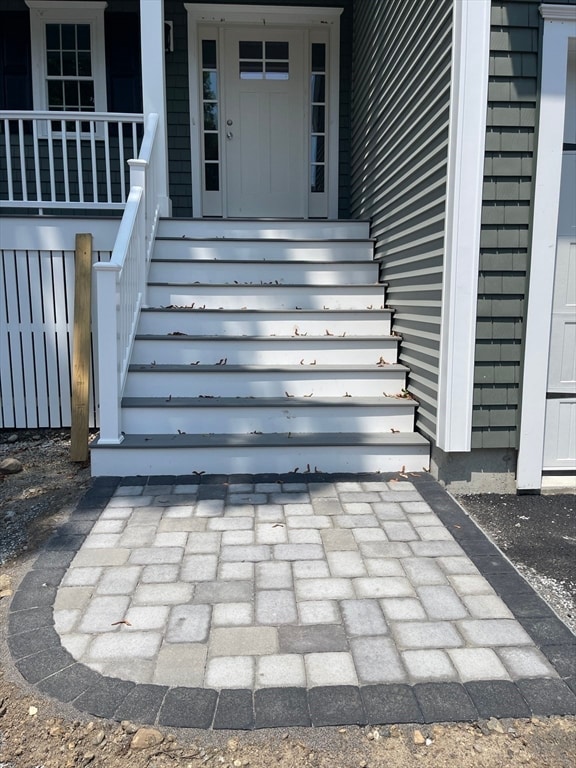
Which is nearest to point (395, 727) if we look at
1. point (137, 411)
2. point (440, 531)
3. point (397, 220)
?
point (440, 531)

---

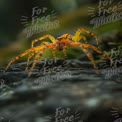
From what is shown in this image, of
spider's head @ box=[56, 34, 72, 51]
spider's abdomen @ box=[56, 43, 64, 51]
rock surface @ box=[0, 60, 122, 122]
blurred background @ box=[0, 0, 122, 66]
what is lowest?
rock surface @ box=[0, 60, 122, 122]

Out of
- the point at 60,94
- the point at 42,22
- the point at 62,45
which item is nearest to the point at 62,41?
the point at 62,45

---

→ **Short problem**
Pull out every line of the material above that contains the word "point", copying each one in full. Case counts.

→ **Finished task**
Which is nearest to point (395, 727) if we look at
1. point (137, 411)
2. point (440, 531)
3. point (397, 220)
point (440, 531)
- the point at 60,94
- the point at 42,22
- the point at 62,45
which item is nearest to the point at 62,41?
the point at 62,45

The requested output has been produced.